Las farolas habían comenzado a apagarse cuando se despidieron prometiéndose contar con ella en alguna que otra salida. A partir de entonces, José Luis sueña con una realidad que algún día hará
posible. Aquellas mujeres, con sus alegrías y desdichas, con su amistad a pesar de las diferencias, le habían enseñado que podría conseguirlo.

-Pues las operaciones de cambio de sexo son cada vez más frecuentes-le había dicho Macarena.
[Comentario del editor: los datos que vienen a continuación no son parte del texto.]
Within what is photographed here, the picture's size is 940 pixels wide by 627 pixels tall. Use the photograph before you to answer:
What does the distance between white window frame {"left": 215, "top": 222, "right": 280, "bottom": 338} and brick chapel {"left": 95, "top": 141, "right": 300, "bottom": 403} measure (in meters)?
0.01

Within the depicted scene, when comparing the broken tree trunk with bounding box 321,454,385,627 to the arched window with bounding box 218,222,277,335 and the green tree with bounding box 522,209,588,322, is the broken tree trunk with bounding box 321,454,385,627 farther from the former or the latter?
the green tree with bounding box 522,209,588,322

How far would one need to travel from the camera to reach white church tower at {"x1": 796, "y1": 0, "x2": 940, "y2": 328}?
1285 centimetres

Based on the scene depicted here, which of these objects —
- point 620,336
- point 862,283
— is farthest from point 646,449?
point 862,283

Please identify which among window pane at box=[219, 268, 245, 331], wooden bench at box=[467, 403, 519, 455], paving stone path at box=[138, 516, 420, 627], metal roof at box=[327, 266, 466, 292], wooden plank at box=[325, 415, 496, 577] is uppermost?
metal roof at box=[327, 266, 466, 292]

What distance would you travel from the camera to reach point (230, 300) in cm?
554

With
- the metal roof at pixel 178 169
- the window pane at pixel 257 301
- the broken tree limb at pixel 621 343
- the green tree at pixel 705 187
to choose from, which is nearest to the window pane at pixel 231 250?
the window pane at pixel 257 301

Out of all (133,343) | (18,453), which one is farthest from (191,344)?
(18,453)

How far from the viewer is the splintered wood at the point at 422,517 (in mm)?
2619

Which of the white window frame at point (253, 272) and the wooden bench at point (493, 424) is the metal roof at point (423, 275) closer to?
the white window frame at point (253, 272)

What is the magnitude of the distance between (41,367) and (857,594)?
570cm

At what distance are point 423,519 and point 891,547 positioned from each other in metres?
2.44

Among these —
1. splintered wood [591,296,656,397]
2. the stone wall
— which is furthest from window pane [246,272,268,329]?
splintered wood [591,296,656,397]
Cuando a las nueve apareció por la oficina, su sonrisa evidenciaba que el cambio que tanto había deseado, estaba a la vuelta de la esquina. No había conocido a aquellas mujeres por casualidad, si se encontró con ellas en aquel preciso momento, tenía que tener algún sentido. Ya no estaba solo, ahora tenía a amigas con quien hablar siendo ella misma.

Miró el reloj, aun no era hora de desayunar, las fotocopias le esperaban en la mesa perfectamente ordenada, donde tan sólo se había limitado a poner una foto de su abuela. Observó por la ventana, como las tiendas levantaban los cerrojos y la calle era invadida por el bullicio de siempre, e imaginó que estarían haciendo en ese momento sus nuevas compañeras.

Ellas, a algunos kilómetros, también pensaban en su nueva amiga. Mercedes discutía con el tráfico mientras llevaba a sus hijos al colegio; Macarena dormía, no tenía guardia hasta la noche y Marion, pobre Marion, lloraba tendida en la cama por un dolor que no terminaba de irse. Se durmió como una niña, con las mejillas mojadas y suspirando, mientras Carlos la observaba en silencio.